## Data records
******************************

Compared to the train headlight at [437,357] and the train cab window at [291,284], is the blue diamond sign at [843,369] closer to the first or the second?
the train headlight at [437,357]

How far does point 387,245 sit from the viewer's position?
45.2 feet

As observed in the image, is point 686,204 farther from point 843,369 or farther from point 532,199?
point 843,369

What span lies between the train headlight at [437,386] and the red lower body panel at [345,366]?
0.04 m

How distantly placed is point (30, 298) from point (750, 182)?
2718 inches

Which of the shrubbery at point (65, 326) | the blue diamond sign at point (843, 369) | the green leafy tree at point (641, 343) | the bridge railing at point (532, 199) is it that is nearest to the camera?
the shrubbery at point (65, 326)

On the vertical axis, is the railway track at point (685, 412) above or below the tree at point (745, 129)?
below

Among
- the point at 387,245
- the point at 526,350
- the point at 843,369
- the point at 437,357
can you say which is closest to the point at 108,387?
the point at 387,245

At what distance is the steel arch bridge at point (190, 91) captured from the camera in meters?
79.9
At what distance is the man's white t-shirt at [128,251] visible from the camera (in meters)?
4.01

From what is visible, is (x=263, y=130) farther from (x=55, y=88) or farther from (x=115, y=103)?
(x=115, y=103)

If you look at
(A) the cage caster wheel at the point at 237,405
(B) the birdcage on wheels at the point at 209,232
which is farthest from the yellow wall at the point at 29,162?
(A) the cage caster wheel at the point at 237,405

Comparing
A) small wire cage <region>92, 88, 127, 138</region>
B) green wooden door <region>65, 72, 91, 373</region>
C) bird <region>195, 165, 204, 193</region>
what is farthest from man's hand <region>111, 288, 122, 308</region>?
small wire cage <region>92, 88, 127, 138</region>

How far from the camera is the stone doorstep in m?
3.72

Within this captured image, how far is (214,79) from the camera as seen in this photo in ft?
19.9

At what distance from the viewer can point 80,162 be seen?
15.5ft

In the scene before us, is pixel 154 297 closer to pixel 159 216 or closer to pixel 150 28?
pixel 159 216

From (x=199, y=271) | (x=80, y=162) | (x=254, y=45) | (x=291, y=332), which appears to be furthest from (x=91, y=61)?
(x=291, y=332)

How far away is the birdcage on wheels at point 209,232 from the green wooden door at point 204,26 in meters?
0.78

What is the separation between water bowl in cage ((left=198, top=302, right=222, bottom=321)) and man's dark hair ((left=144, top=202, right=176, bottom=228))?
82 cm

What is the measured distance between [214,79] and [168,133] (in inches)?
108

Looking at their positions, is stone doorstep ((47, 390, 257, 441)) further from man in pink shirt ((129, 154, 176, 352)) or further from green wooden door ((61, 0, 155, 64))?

******************************

## The exercise
Take the lines above and retype all of them exactly.

## Full solution
Compared to the train headlight at [437,357] and the train cab window at [291,284], is the blue diamond sign at [843,369] closer to the first or the second?
the train headlight at [437,357]

How far does point 387,245 sit from the viewer's position?
45.2 feet

As observed in the image, is point 686,204 farther from point 843,369 or farther from point 532,199?
point 843,369

What span lies between the train headlight at [437,386] and the red lower body panel at [345,366]?
0.04 m

How distantly placed is point (30, 298) from point (750, 182)?
2718 inches

Which of the shrubbery at point (65, 326) | the blue diamond sign at point (843, 369) | the green leafy tree at point (641, 343) | the bridge railing at point (532, 199) is it that is nearest to the camera?
the shrubbery at point (65, 326)

On the vertical axis, is the railway track at point (685, 412) above or below the tree at point (745, 129)?
below

Among
- the point at 387,245
- the point at 526,350
- the point at 843,369
- the point at 437,357
can you say which is closest to the point at 108,387?
the point at 387,245

At what distance is the steel arch bridge at point (190, 91) captured from the camera in meters?
79.9
At what distance is the man's white t-shirt at [128,251] visible from the camera (in meters)?
4.01

From what is visible, is (x=263, y=130) farther from (x=55, y=88) or farther from (x=115, y=103)?
(x=115, y=103)

If you look at
(A) the cage caster wheel at the point at 237,405
(B) the birdcage on wheels at the point at 209,232
which is farthest from the yellow wall at the point at 29,162?
(A) the cage caster wheel at the point at 237,405

Comparing
A) small wire cage <region>92, 88, 127, 138</region>
B) green wooden door <region>65, 72, 91, 373</region>
C) bird <region>195, 165, 204, 193</region>
what is farthest from man's hand <region>111, 288, 122, 308</region>?
small wire cage <region>92, 88, 127, 138</region>

How far from the camera is the stone doorstep in m?
3.72

Within this captured image, how far is (214,79) from the camera as seen in this photo in ft?
19.9

At what distance from the viewer can point 80,162 be seen?
15.5ft

In the scene before us, is pixel 154 297 closer to pixel 159 216 or closer to pixel 150 28?
pixel 159 216

From (x=199, y=271) | (x=80, y=162) | (x=254, y=45) | (x=291, y=332), which appears to be furthest from (x=91, y=61)?
(x=291, y=332)

How far away is the birdcage on wheels at point 209,232 from the green wooden door at point 204,26 in meters?
0.78

What is the separation between water bowl in cage ((left=198, top=302, right=222, bottom=321)) and man's dark hair ((left=144, top=202, right=176, bottom=228))?
82 cm

What is the measured distance between [214,79] and [168,133] (in inches)?
108

Looking at their positions, is stone doorstep ((47, 390, 257, 441)) further from man in pink shirt ((129, 154, 176, 352)) or further from green wooden door ((61, 0, 155, 64))?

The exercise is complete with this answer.